#### TASK:
For each of the three statements below, decide whether it agrees with the press release on corporate divestment from private prisons, answering yes or no and quoting the release's deciding words. 1. The three corporations withdrew a combined total of nearly $60,000,000 from CCA and GEO. 2. ColorOfChange has contacted fewer than 100 companies about divesting. 3. Rashad Robinson is the executive director of ColorOfChange.org.

BEGIN EXTRACT PROVIDED

Major Corporations Divest nearly $60m from Private Prison Industry After Pressure from Civil Rights Group

April 23, 2014

 

Major Corporations Divest nearly $60m from Private Prison Industry After Pressure from Civil Rights Group


Scopia Capital, DSM, and Amica Mutual Insurance Pull Investment in Private Prison Companies, GEO and CCA.


Wednesday, 23 April 2014


For Immediate Release


CONTACT: Brett Abrams : 516-841-1105 : brett@fitzgibbonmedia.com


NEW YORK -- In a groundbreaking move, three major corporations have announced the divestment of a combined total of nearly $60,000,000 from Corrections Corporation of America (CCA) and GEO Group (GEO), confirmed after ColorOfChange.org urged company executives to reconsider the financial, moral, and political implications of private prisons and divest. In the past few months, ColorOfChange has reached out to more than 150 companies urging divestment, and remain in conversations with dozens of company executives about ending support for the industry.


"The leadership of these companies sets a much needed, powerful new industry standard: investments in private prison companies are unacceptable. What we see here is not simply a fluctuation of stock, but a conscious decision on behalf of major companies to cut ties with private prisons. That's huge." explained Rashad Robinson, executive director of ColorofChange.org. These companies show that divestment is not only the right thing to do, but also a smart financial decision. Today's news marks an incredibly exciting step forward in the national movement to end for-profit incarceration.

END EXTRACT PROVIDED
BEGIN PROVIDED RECORDS

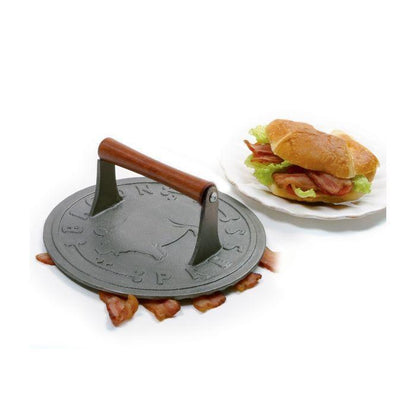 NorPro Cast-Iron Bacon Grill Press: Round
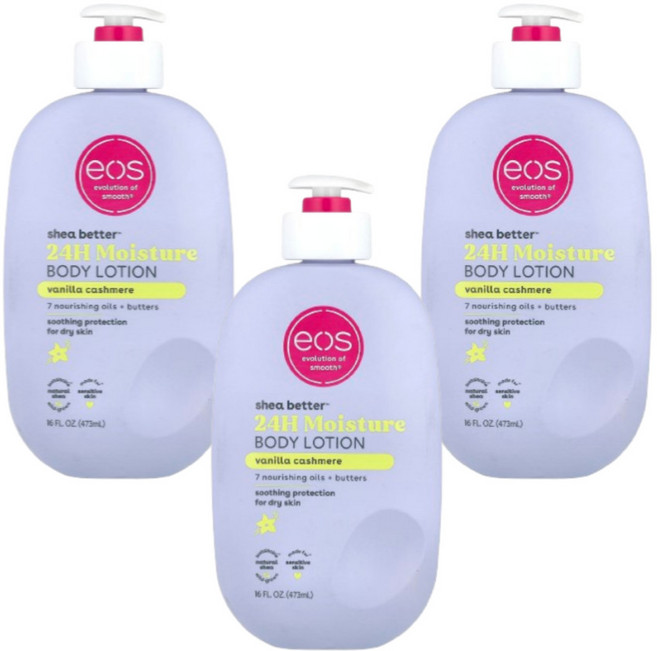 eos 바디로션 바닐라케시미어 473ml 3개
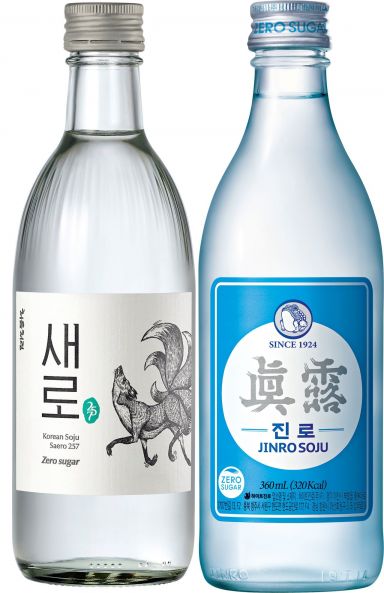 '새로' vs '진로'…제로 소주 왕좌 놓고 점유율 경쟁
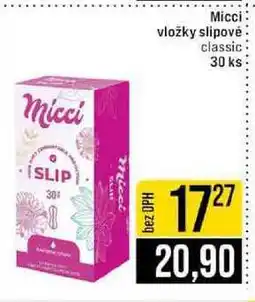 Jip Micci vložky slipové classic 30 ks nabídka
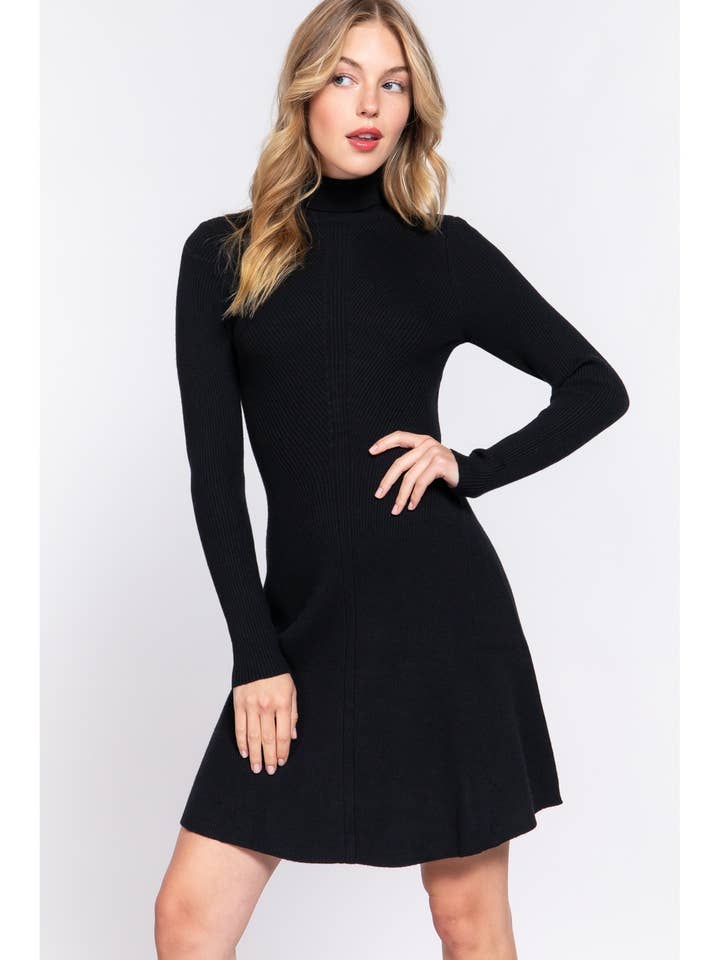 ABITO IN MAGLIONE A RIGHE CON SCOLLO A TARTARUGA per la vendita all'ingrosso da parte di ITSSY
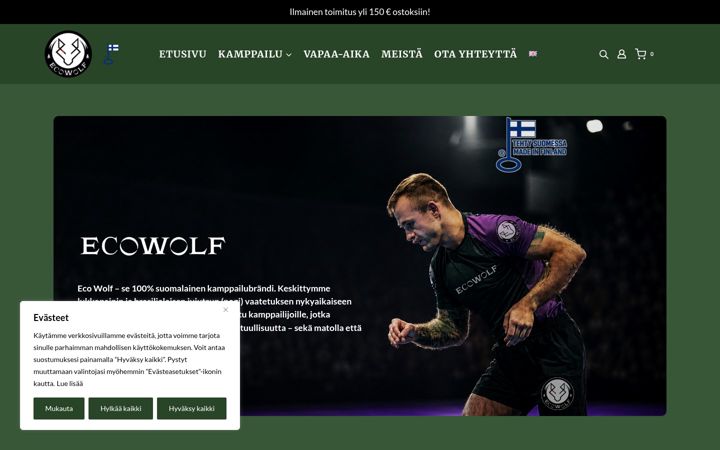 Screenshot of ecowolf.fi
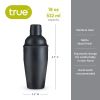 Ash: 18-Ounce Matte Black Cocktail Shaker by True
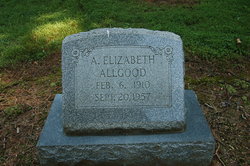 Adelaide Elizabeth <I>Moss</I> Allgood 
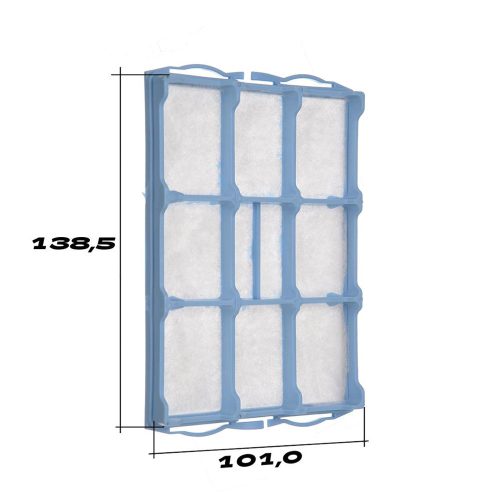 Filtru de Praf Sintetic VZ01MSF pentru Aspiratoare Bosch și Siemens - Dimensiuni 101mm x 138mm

END PROVIDED RECORDS

#### SOLUTION:
1. Yes: "three major corporations have announced the divestment of a combined total of nearly $60,000,000 from Corrections Corporation of America (CCA) and GEO Group (GEO)"
2. No: "ColorOfChange has reached out to more than 150 companies urging divestment"
3. Yes: "Rashad Robinson, executive director of ColorofChange.org"